== TEXTO DE REFERENCIA
La estrategia argentina de los últimos años se ha concentrado en impulsar una etapa de reindustrialización, proceso que reconoce rupturas y continuidades con el pasado, pero que ha comenzado a transitar con saldo favorable en términos cuantitativos en varias ramas productivas. La posibilidad de Brasil de imponer su hegemonía habría sido más factible si la Argentina hubiera desechado esa opción industrial, aceptando el pasivo papel de proveedor de materias primas. Si Brasil aspira a consolidar su liderazgo, deberá aceptar la convivencia con su principal socio, que está en la tarea de recuperar una base industrial propia. Esto se desarrolla en un marco donde la industria brasileña es notoriamente de mayor densidad que la argentina. Esta última fue duramente castigada en el período 1975-2002, provocando una caída del producto industrial per cápita del 40 por ciento. La recuperación en los últimos años está generando entonces un espacio de competencia que antes no existía, a lo que se suma una política económica brasileña que no favorece el desenvolvimiento de su propia industria. Hay dos ejemplos concretos. La fabricante de maquinaria agrícola Case New Holland, que está controlada por Fiat, anunció una inversión por 100 millones de dólares en Argentina que estaba inicialmente pensada para desembarcar en Brasil. A su vez, General Motors adelantó que invertiría para reemplazar la importación desde Brasil de motores para el modelo Agile.
Esta incipiente puja en el ámbito industrial con desvíos de inversiones, que empieza a registrarse también en otras ramas, como la textil, de calzado y electrónicos, tiene su motivación en las respectivas políticas económicas de ambos países. Resulta sugestivo que muchos de los análisis sobre la presente disputa comercial se concentren en las debilidades del Mercosur y no en la política económica brasileña. Los representantes del pensamiento conservador han batallado incansablemente en los últimos años elogiando la estrategia del vecino grande, y hoy no admiten que ese sendero es lo que explica las actuales tensiones.
====
Determine si cada afirmación concuerda con el texto de referencia y responda sí o no, citando textualmente las palabras del texto que lo deciden: (a) Case New Holland anunció en la Argentina una inversión de 100 millones de dólares; (b) la industria argentina tiene mayor densidad que la brasileña; (c) entre 1975 y 2002 el producto industrial per cápita de la Argentina cayó un 30 por ciento.
== EXTRACTO DEL LISTADO
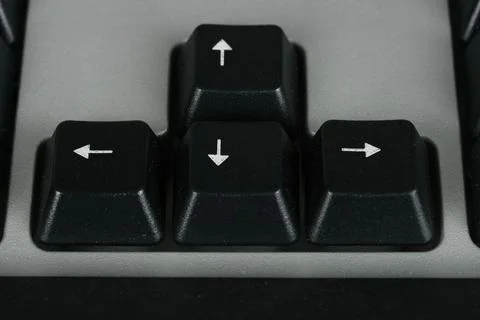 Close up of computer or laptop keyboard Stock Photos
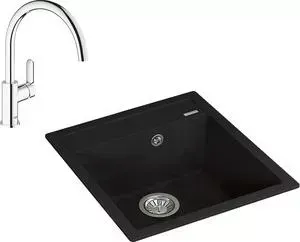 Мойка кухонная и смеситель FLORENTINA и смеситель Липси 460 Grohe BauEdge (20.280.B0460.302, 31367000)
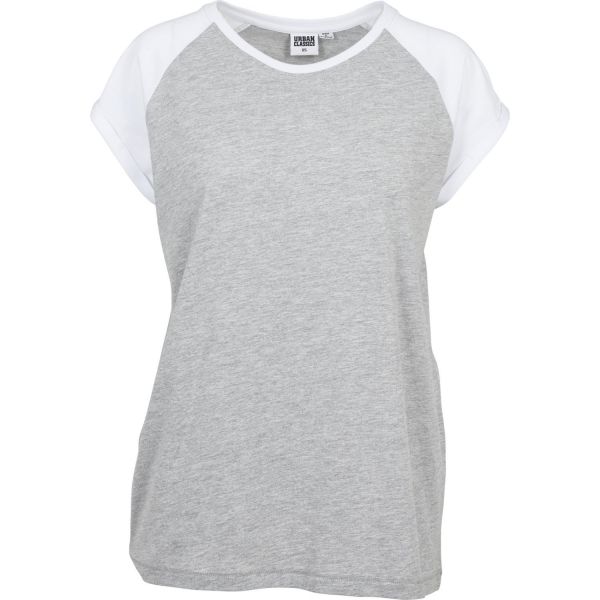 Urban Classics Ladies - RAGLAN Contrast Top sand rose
====
## ESPACIO DE RESPUESTA
(a) Sí: «anunció una inversión por 100 millones de dólares en Argentina».
(b) No: «la industria brasileña es notoriamente de mayor densidad que la argentina».
(c) No: «provocando una caída del producto industrial per cápita del 40 por ciento».